Les prêtres, les vieillards et les chefs ont, dans l’émerveillement, écouté mon récit ; jusqu’au fond des solitudes les coureurs sont allés répéter la bonne nouvelle. Le grand Conseil a ordonné aux guerriers de se réunir à la sixième lune de l’an 22 649, dans la plaine de Mehour-Asar, et les prophètes ont prêché la guerre sacrée. Plus de cent mille guerriers Zahelals sont accourus ; un grand nombre de combattants des races étrangères, Dzoums, Sahrs, Khaldes, attirés par la renommée, sont venus s’offrir à la grande nation.
Kzour a été cerné d’un décuple rang d’archers, mais les flèches ont toutes échoué devant la tactique xipéhuze, et des guerriers imprudents, en grand nombre, ont péri.
Alors, pendant plusieurs semaines, une grande terreur a prévalu parmi les hommes…

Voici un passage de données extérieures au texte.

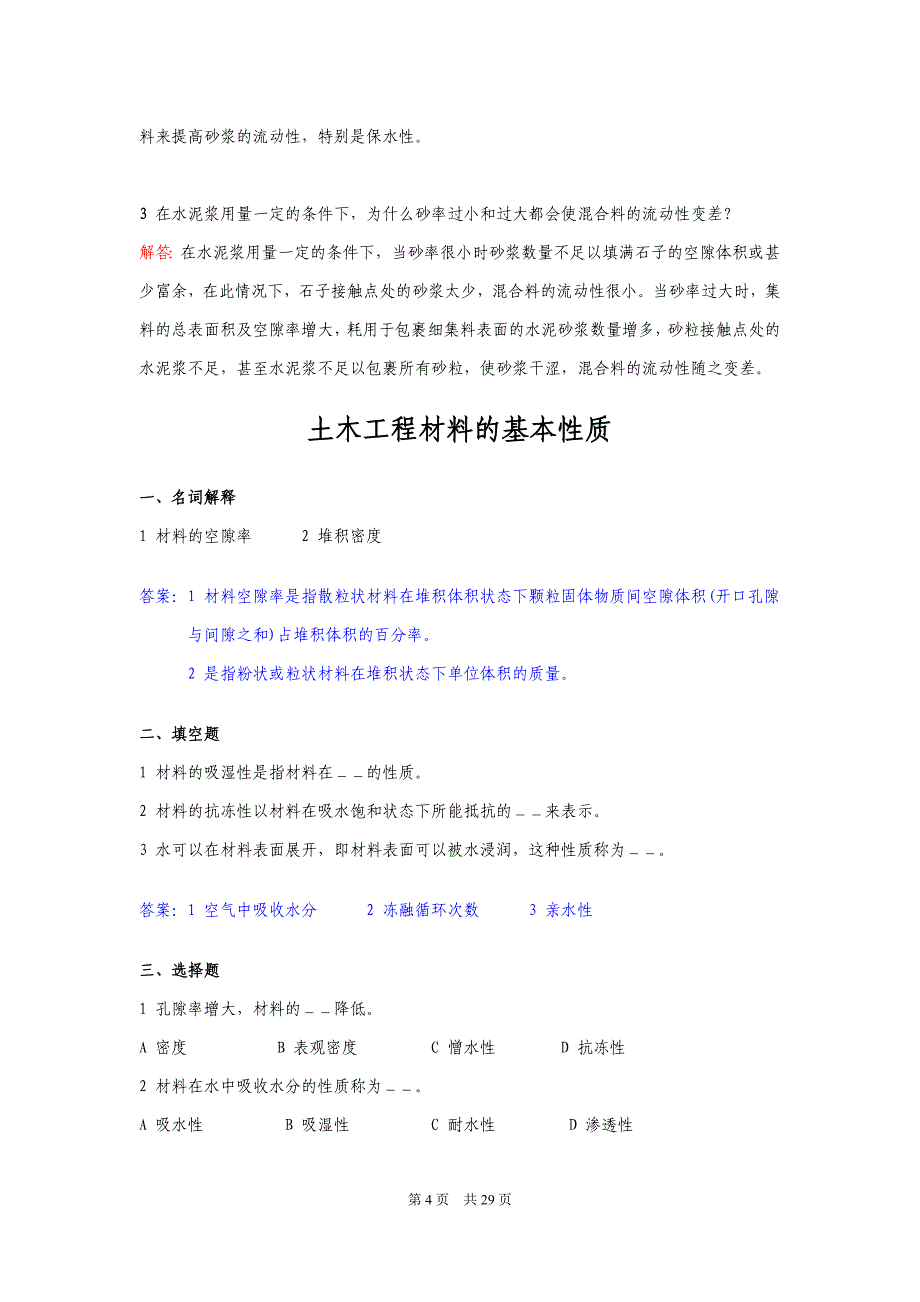 料来提高砂浆的流动性，特别是保水性。

3 在水泥浆用量一定的条件下，为什么砂率过小和过大都会使混合料的流动性变差？
解答: 在水泥浆用量一定的条件下，当砂率很小时砂浆数量不足以填满石子的空隙体积或甚少富余，在此情况下，石子接触点处的砂浆太少，混合料的流动性很小。当砂率过大时，集料的总表面积及空隙率增大，耗用于包裹细集料表面的水泥砂浆数量增多，砂粒接触点处的水泥浆不足，甚至水泥浆不足以包裹所有砂粒，使砂浆干涩，混合料的流动性随之变差。

土木工程材料的基本性质

一、名词解释

1 材料的空隙率　　2 堆积密度

答案: 1 材料空隙率是指散粒状材料在堆积体积状态下颗粒固体物质间空隙体积(开口孔隙与间隙之和)占堆积体积的百分率。
2 是指粉状或粒状材料在堆积状态下单位体积的质量。

二、填空题

1 材料的吸湿性是指材料在＿＿的性质。
2 材料的抗冻性以材料在吸水饱和状态下所能抵抗的＿＿来表示。
3 水可以在材料表面展开，即材料表面可以被水浸润，这种性质称为＿＿。

答案: 1 空气中吸收水分　　2 冻融循环次数　　3 亲水性

三、选择题

1 孔隙率增大，材料的＿＿降低。
A 密度　　B 表观密度　　C 憎水性　　D 抗冻性
2 材料在水中吸收水分的性质称为＿＿。
A 吸水性　　B 吸湿性　　C 耐水性　　D 渗透性

第 4 页　共 29 页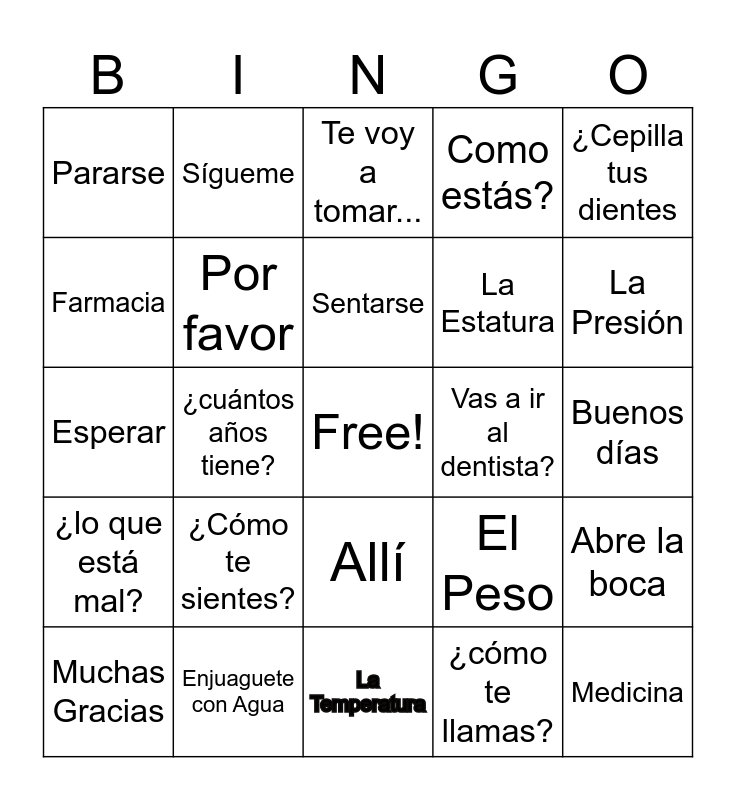 | B | I | N | G | O |
|---|---|---|---|---|
| Pararse | Sígueme | Te voy a tomar... | Como estás? | ¿Cepilla tus dientes |
| Farmacia | Por favor | Sentarse | La Estatura | La Presión |
| Esperar | ¿cuántos años tiene? | Free! | Vas a ir al dentista? | Buenos días |
| ¿lo que está mal? | ¿Cómo te sientes? | Allí | El Peso | Abre la boca |
| Muchas Gracias | Enjuaguete con Agua | La Temperatura | ¿cómo te llamas? | Medicina |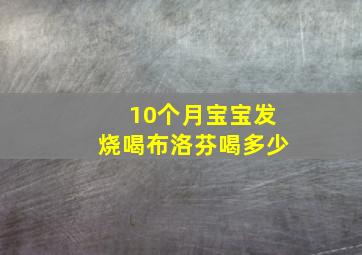 10个月宝宝发烧喝布洛芬喝多少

Le troisième jour de la huitième lune, armé d’un couteau à pointe fine, j’ai annoncé aux peuples innombrables que j’allais seul combattre les Xipéhuz dans l’espérance de détruire la défiance qui commençait à naître contre la vérité de mon récit.
Mes fils Loûm, Demja, Anakhre, se sont violemment opposés à mon projet et ont voulu prendre ma place. Et Loûm a dit : « Tu ne peux pas y aller, car, toi mort, tous croiraient les Xipéhuz invulnérables, et la race humaine périrait. »
Demja, Anakhre et beaucoup de chefs ayant prononcé les mêmes paroles, j’ai trouvé ces raisons justes et je me suis retiré.
Alors, Loûm, s’étant emparé de mon couteau à manche de corne, a passé la frontière mortelle et les Xipéhuz sont accourus. L’un d’eux, beaucoup plus rapide que les autres, allait l’atteindre, mais Loûm, plus subtil que le léopard, s’écarta, tourna le Xipéhuz, puis d’un bond géant, rejoignit, darda la pointe aiguë.
Les peuples immobiles virent crouler, se condenser, se pétrifier l’adversaire. Cent mille voix montèrent dans le matin bleu, et déjà Loûm revenait, franchissait la frontière. Son nom glorieux circulait à travers les armées.